Nachdem ich mir im Zuge meiner neuentdeckten Weihrauchliebe ein Pröbchen Daphne ertauschen konnte, sprühe ich das Objekt meiner Begierde gleich auf und ich bin begeistert.
Nach ganz kurzem und heftigen (30 Sek.) zitrischem Start mit hinzukommender Gewürznote zeigt sich der erste Weihrauch und dann ist auch schon das blumige Herz da. Opulente Jasmin-Tuberose, beide liebe ich. Nach etwa einer Stunde erscheint eine hübsche, dezente kleine Basis: ambrierte Vanille mit einem ab und zu wiederkehrenden Hauch von leicht fruchtiger Süße. Wenn man mit der Nase auf der Haut klebt, lassen sich auch Patchouli und Weihrauch identifizieren, aber wer klebt schon mit seiner Nase am Dekolleté? Mein dritter Testlauf soll mir also Klarheit darüber verschaffen, wie die Wirkung im normalen Gebrauch ist und ob ich den Duft stundenlang riechen möchte.

[Exkurs: Miss Guinness sagt zu ihrem Duft: „Dieses ist eine Mischung aus Erinnerungen, … sinnlich und geheimnisvoll, aber zugleich ernsthaft, unkompliziert und ein wenig altmodisch”. Hmm, ein hoher Anspruch, so unterschiedliche Aspekte unter einen Hut zu bringen. Aber Miss Guinness ist ja auch eine bemerkenswerte Frau mit vielen Facetten. Vielleicht nacheinander: es gibt im Leben ja immer Phasen.]

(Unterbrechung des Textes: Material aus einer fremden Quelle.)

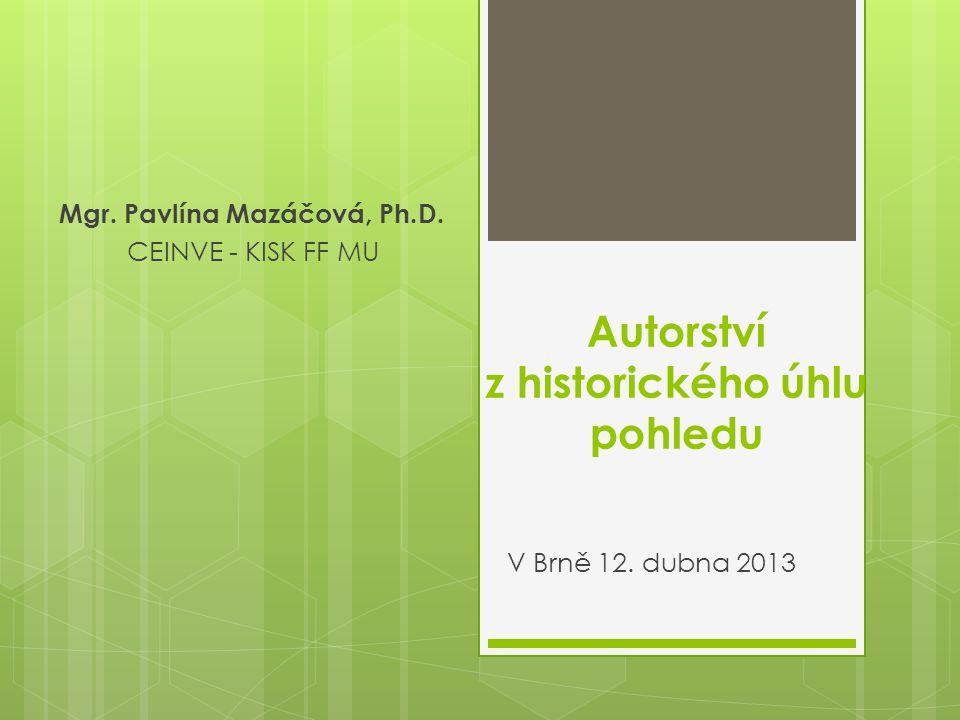 Autorství z historického úhlu pohledu V Brně 12. dubna 2013 Mgr.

Genauso empfinde ich das Parfum. Es hat verändert sich sehr stark: vom zitrischen Auftakt über 80er-Jahre-Blumenfülle bis zur in den letzten Jahren häufigst gerochenen Basis. Man könnte sagen, es ist abwechslungsreich und überraschend. Böse Zungen würden es „sprunghaft und knapp am unzusammenhängenden Sammelsurium vorbei“ nennen.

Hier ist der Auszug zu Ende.